↓↓↓

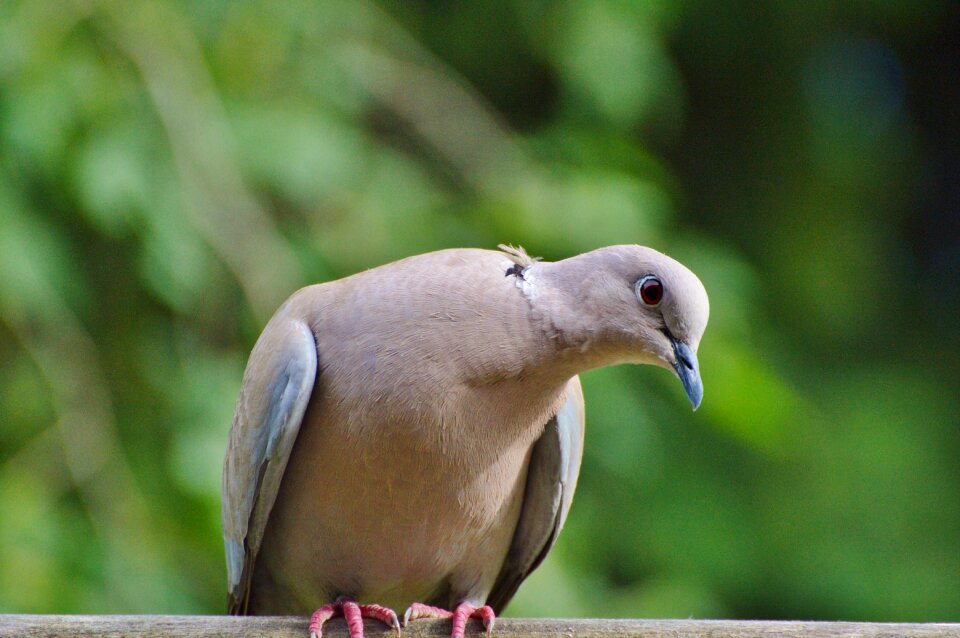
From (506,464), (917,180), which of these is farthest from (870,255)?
(506,464)

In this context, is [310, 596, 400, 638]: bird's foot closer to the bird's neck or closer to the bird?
the bird

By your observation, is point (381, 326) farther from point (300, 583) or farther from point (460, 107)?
point (460, 107)

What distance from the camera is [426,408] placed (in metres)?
1.87

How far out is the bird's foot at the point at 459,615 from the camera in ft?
6.19

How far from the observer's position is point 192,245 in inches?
129

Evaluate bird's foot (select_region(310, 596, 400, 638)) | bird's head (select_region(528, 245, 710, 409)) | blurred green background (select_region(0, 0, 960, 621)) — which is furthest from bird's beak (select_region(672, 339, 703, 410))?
blurred green background (select_region(0, 0, 960, 621))

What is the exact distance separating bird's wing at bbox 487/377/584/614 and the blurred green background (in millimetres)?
929

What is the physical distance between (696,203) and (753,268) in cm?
38

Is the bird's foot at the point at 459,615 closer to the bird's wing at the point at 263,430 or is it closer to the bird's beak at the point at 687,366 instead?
the bird's wing at the point at 263,430

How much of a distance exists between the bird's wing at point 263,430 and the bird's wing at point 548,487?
1.57 feet

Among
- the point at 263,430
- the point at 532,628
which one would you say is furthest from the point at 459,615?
the point at 263,430

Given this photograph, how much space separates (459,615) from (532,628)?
18cm

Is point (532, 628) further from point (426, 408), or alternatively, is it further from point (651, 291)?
point (651, 291)

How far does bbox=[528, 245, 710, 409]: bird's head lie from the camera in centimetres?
182
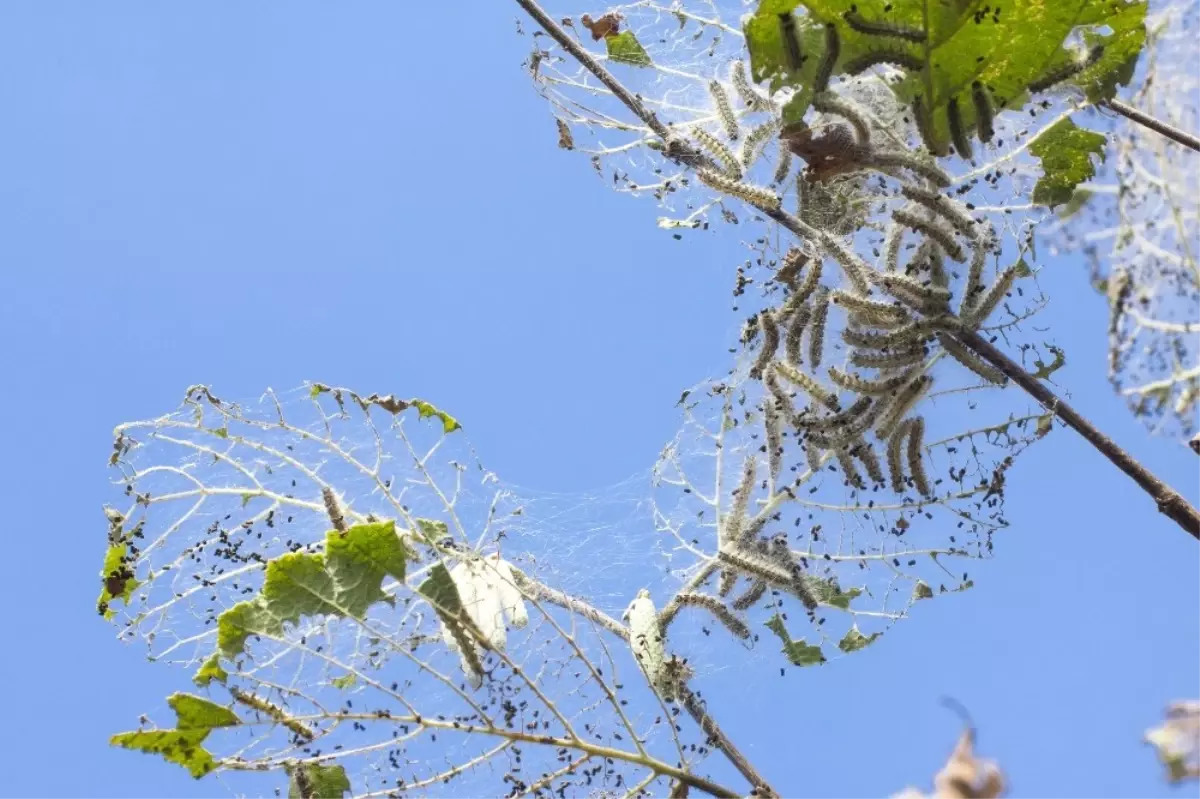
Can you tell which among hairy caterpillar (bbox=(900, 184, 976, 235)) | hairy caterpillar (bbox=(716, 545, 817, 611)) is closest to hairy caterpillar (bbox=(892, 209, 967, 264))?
hairy caterpillar (bbox=(900, 184, 976, 235))

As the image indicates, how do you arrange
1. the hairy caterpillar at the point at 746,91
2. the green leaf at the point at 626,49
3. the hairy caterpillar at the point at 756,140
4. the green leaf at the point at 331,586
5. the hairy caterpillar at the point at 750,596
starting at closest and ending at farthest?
1. the green leaf at the point at 331,586
2. the hairy caterpillar at the point at 750,596
3. the hairy caterpillar at the point at 756,140
4. the hairy caterpillar at the point at 746,91
5. the green leaf at the point at 626,49

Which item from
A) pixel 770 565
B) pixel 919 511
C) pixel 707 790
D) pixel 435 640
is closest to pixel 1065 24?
pixel 919 511

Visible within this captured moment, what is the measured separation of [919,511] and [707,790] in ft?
5.03

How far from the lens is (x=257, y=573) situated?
197 inches

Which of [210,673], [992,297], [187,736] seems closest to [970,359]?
[992,297]

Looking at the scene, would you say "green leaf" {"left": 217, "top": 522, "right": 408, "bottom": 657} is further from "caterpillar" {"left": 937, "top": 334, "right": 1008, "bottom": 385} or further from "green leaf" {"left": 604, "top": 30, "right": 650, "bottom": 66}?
"green leaf" {"left": 604, "top": 30, "right": 650, "bottom": 66}

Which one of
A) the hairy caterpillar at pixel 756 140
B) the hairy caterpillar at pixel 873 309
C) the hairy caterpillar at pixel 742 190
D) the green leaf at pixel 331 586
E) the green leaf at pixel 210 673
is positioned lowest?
the green leaf at pixel 210 673

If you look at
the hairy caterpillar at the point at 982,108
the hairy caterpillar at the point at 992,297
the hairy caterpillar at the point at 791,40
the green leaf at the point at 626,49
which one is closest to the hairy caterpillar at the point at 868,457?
the hairy caterpillar at the point at 992,297

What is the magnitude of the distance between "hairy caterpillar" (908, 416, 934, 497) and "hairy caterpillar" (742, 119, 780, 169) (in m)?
1.37

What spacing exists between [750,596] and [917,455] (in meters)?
0.96

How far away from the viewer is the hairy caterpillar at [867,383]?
449 centimetres

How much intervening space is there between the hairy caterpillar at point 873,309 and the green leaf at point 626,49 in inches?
76.2

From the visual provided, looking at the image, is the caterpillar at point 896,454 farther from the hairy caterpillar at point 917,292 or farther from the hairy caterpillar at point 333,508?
the hairy caterpillar at point 333,508

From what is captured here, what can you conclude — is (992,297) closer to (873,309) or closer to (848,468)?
(873,309)
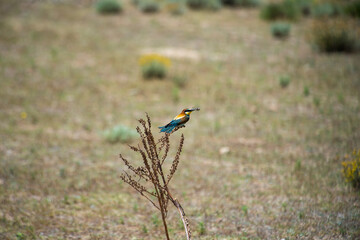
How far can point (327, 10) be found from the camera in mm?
15016

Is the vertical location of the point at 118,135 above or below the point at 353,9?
below

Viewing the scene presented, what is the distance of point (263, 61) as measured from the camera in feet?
35.5

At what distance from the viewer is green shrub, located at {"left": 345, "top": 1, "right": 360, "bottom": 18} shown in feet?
44.8

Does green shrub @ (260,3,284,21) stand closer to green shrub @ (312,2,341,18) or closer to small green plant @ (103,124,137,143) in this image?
green shrub @ (312,2,341,18)

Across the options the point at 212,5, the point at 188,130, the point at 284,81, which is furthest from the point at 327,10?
the point at 188,130

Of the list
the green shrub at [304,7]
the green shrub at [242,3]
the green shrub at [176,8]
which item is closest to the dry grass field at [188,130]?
the green shrub at [176,8]

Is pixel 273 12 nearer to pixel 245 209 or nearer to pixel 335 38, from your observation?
pixel 335 38

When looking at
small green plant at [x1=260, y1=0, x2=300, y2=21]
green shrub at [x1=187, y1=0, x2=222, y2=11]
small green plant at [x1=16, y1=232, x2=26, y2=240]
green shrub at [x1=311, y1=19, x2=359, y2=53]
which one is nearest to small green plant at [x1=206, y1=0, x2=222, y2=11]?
green shrub at [x1=187, y1=0, x2=222, y2=11]

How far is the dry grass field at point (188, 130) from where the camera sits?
4.36m

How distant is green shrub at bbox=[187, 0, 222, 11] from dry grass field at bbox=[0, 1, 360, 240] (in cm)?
455

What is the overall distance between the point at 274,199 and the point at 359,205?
104cm

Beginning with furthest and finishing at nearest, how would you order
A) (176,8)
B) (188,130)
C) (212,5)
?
(212,5) → (176,8) → (188,130)

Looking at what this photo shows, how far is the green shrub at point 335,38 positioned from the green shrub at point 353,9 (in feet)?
10.9

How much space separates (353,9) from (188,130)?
10357mm
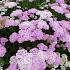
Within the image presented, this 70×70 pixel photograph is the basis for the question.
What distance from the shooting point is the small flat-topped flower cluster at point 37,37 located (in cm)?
240

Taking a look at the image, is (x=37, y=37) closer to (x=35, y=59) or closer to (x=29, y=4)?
(x=35, y=59)

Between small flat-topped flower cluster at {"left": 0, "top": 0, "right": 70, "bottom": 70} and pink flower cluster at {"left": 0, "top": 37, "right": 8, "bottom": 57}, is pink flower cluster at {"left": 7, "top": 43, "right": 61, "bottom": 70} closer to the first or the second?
small flat-topped flower cluster at {"left": 0, "top": 0, "right": 70, "bottom": 70}

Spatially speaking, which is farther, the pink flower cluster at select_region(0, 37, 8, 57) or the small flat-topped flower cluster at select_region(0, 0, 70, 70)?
the pink flower cluster at select_region(0, 37, 8, 57)

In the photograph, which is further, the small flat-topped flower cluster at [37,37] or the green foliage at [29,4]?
the green foliage at [29,4]

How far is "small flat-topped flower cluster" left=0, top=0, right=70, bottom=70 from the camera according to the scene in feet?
7.87

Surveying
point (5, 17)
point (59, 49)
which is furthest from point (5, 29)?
point (59, 49)

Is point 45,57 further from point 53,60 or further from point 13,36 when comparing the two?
point 13,36

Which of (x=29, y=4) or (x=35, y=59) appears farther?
(x=29, y=4)

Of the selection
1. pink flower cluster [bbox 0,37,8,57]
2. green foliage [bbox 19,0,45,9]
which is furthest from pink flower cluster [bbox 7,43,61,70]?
green foliage [bbox 19,0,45,9]

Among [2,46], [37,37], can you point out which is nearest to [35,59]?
[37,37]

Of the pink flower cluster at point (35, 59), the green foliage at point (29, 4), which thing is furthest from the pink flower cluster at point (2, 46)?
the green foliage at point (29, 4)

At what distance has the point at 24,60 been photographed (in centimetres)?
238

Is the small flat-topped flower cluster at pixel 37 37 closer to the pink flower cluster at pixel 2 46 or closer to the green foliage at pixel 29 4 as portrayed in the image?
the pink flower cluster at pixel 2 46

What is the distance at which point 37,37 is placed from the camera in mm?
2580
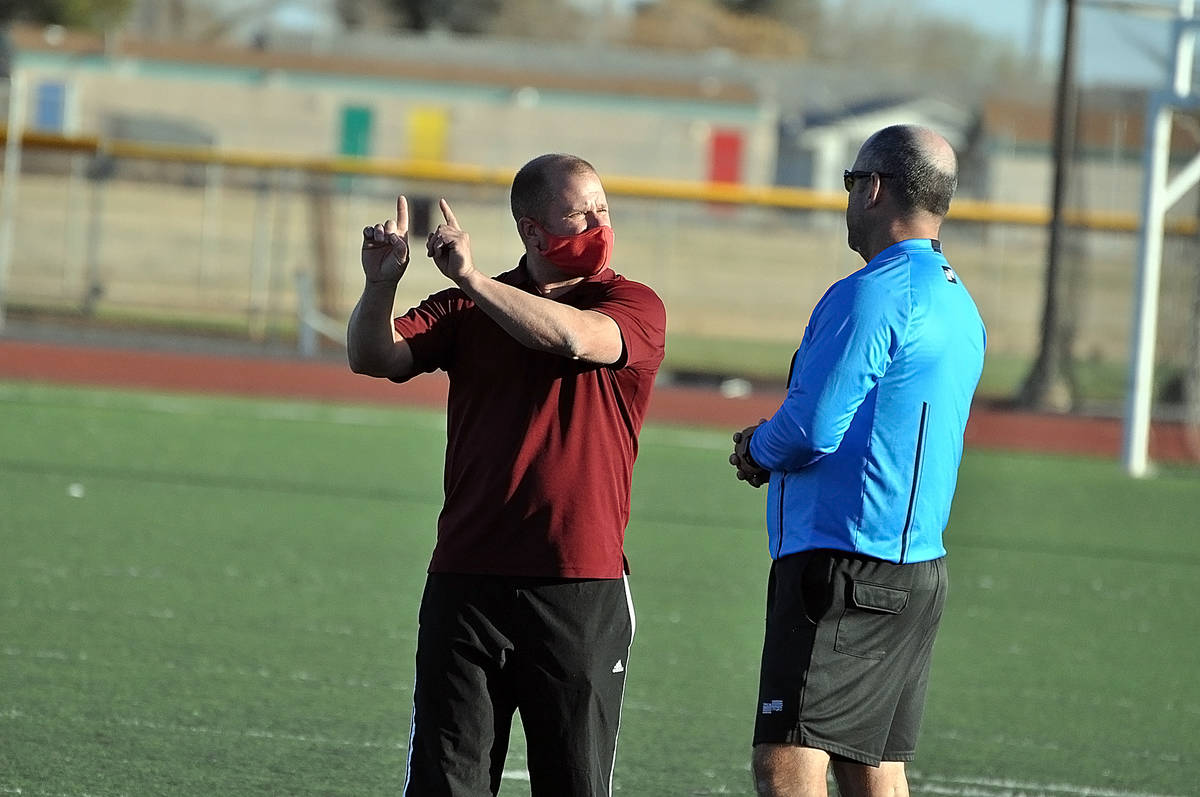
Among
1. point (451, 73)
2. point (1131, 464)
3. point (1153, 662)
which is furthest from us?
point (451, 73)

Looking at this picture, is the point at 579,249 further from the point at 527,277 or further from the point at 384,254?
the point at 384,254

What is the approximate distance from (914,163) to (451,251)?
1.07 m

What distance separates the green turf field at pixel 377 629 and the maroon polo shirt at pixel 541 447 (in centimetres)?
179

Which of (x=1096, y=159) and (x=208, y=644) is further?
(x=1096, y=159)

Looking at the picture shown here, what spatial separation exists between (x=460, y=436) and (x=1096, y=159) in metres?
18.6

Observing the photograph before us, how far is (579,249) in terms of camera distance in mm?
3758

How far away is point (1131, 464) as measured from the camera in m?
15.6

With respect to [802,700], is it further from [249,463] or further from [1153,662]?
[249,463]

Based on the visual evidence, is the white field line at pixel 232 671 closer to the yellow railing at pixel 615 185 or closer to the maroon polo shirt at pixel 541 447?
the maroon polo shirt at pixel 541 447

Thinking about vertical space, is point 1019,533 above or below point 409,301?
below

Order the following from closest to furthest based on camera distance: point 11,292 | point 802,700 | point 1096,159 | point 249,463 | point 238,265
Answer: point 802,700 → point 249,463 → point 1096,159 → point 11,292 → point 238,265

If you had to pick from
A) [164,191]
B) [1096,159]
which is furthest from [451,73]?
[1096,159]

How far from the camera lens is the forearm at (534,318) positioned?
3.51m

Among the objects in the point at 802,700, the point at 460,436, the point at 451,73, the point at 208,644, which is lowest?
the point at 208,644
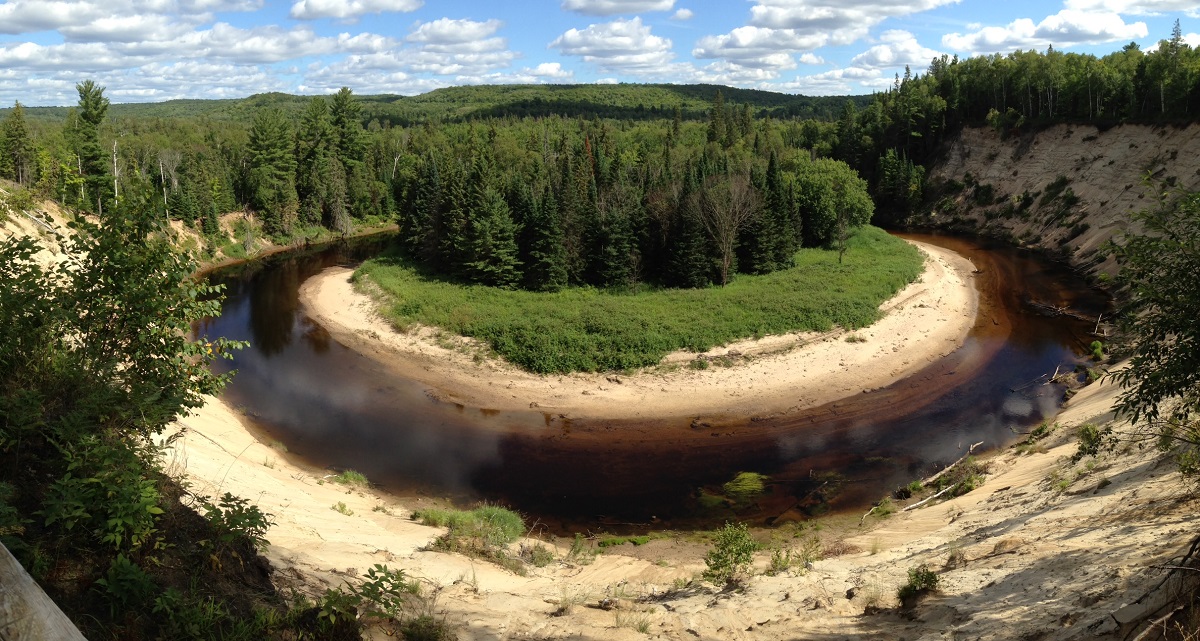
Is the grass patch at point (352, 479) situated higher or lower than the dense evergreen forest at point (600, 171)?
lower

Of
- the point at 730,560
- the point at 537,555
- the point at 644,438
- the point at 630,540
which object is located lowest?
the point at 630,540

↑↑↑

▶ [OBJECTIVE]:
Beginning with the line that holds "What is the approximate" and ending with the last line of the material above, extract every line exactly, pictures excluded.

▶ [OUTPUT FOR THIS EXERCISE]:
What is the approximate distance from (914,163) to (451,251)?
1.07 m

What distance separates the green turf field at pixel 377 629 and the maroon polo shirt at pixel 541 447 (in centimetres)?
179

Which of (x=1096, y=159) and (x=208, y=644) is further?
(x=1096, y=159)

Looking at the picture shown here, what spatial separation exists between (x=460, y=436) and (x=1096, y=159) in metres?
18.6

Observing the photograph before us, how far is (579,249) in terms of camera distance in mm?
3758

How far away is point (1131, 464) as measured from the camera in m?
15.6

With respect to [802,700], is it further from [249,463] or further from [1153,662]?
[249,463]

Based on the visual evidence, is the white field line at pixel 232 671 closer to the yellow railing at pixel 615 185 or closer to the maroon polo shirt at pixel 541 447?
the maroon polo shirt at pixel 541 447

Thinking about vertical space, is point 1019,533 above or below point 409,301?
below

Order the following from closest to furthest based on camera distance: point 11,292 | point 802,700 | point 1096,159 | point 249,463 | point 238,265
Answer: point 802,700 → point 249,463 → point 1096,159 → point 11,292 → point 238,265

If you had to pick from
A) [164,191]
B) [1096,159]
which is furthest from [451,73]?
[1096,159]

How far from the camera lens is the forearm at (534,318) positioned?
3.51m

Among the objects in the point at 802,700, the point at 460,436, the point at 451,73, the point at 208,644, which is lowest?
the point at 208,644
Is the grass patch at point (352, 479) situated higher or lower than the dense evergreen forest at point (600, 171)?
lower

Of
- the point at 730,560
- the point at 537,555
- the point at 644,438
- the point at 630,540
which object is located lowest?
the point at 630,540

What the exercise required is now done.